Sebuah Kamar

1.3K 120 3
                                    

Aku memandangi dengan serius buku kumpulan puisi yang ku baca. Dahiku mengernyit, menerka-nerka apa maksud dalam syair tersebut.

Aku membacanya selama berulang-ulang, dan ini kesepuluh kalinya.

Aku memperhatikan teks nya dengan sangat teliti.

Sebuah jendela menyerahkan kamar ini
Pada dunia. Bulan yang menyinari ke dalam
Mau lebih banyak tahu.
"Sudah lima anak bernyawa di sini
Aku salah satu"

Ibuku tertidur dalam tersedu
Keramaian penjara sepi selalu,
Bapakku sendiri berbaring jemu
Matanya menatap orang tersalip di batu!

Sekeliling dunia bunuh diri!
Aku minta adik lagi pada
Ibu dan bapakku, karena mereka berada
Di luar hitungan: kamar begini,
3×4 m, terlalu sempit buat meniup nyawa!

(Dalam pamusuk eneste, 1986: 50)

"Sebuah kamar" gumamku untuk kesekian kalinya

"Kamu dari tadi ngapain sih nal? Komat-kamit kaya orang kesurupan" kata kak vano mengejekku.

Aku mendelik kesal, enak  banget itu mulut.

"Biarin lah Van, kali-kali ngeliat kinal baca buku" ucap kak melody semakin membuatku kesal.

Hey, mereka saja yang tidak tau kalau aku sering membaca buku. Aku sih orangnya tidak suka pamer.

"Gak usah manyun-manyun gitu kali, ih lucu banget sih kamu nal" kata kak melody sambil mengunyel-unyel pipiku gemas.

Aku mencoba berontak dengan menepis tangannya.

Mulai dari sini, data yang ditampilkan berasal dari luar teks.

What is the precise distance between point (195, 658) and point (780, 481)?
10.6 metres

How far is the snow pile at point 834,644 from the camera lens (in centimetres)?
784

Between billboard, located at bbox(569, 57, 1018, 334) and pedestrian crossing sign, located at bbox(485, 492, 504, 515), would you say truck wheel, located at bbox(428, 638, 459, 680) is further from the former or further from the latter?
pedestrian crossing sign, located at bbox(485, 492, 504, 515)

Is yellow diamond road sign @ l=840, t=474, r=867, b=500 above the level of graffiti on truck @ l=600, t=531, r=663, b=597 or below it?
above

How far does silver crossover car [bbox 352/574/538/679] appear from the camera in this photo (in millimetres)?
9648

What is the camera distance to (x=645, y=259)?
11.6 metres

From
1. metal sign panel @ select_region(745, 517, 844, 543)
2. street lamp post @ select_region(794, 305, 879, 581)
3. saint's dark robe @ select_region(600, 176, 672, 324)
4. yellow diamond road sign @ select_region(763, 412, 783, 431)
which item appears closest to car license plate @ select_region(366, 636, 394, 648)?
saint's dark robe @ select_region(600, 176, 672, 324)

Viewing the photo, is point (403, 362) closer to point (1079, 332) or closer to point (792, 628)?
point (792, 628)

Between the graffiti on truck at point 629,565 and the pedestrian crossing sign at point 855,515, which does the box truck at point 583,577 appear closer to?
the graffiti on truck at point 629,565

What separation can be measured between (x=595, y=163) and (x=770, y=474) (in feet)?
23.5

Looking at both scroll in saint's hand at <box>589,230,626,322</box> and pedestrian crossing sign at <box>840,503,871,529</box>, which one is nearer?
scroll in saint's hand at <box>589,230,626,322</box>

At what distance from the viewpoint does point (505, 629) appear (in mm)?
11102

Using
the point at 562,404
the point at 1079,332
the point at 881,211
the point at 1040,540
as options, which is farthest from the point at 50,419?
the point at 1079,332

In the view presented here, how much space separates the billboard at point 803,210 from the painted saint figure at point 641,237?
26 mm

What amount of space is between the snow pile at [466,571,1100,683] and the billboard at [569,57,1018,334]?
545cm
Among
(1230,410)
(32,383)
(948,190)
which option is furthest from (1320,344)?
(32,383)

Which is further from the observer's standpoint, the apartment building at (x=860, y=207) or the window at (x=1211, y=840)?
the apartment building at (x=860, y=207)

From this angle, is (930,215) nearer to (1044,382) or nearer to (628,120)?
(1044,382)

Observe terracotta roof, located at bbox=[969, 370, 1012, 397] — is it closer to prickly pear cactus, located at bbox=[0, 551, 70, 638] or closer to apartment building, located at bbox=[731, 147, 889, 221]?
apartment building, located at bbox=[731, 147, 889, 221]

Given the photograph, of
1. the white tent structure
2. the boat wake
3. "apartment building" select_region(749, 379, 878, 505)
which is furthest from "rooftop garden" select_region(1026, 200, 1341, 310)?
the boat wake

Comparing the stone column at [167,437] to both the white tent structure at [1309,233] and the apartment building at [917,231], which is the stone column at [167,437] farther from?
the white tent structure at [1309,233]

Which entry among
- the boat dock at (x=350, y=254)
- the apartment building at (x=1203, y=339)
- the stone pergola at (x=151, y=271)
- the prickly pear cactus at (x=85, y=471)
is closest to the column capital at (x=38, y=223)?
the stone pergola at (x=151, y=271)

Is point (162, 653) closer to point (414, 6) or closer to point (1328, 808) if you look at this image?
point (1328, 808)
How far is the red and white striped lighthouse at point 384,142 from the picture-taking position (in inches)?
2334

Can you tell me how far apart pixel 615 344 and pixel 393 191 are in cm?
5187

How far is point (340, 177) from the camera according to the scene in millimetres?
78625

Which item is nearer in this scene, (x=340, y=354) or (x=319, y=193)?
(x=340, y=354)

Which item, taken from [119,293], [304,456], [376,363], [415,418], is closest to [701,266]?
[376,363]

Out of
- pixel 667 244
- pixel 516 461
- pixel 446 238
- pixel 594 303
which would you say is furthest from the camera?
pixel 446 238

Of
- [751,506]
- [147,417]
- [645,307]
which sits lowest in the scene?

"Sakit tau kak ih" rengekku sebal

Di tambah sebal lagi, ketika melihat kak vano yang malah tertawa bahagia, melihat adiknya menderita.

"Abisnya muka kamu lucu banget" imbuh kak melody sambil melepaskan tangannya dari pipiku.

Ah malangnya nasibmu Pi.

"Baru tau kalo aku lucu ya"

Kak melody dan kak vano langsung memasang ekspresi jijiknya.

Aishh tadi siapa coba yang bilang aku lucu.

"Eh nal itu buku apa?" Tanya kak melody dengan terus memandang buku yang ada di genggaman ku.

"Kumpulan puisi kak" kataku datar karena masih kesal.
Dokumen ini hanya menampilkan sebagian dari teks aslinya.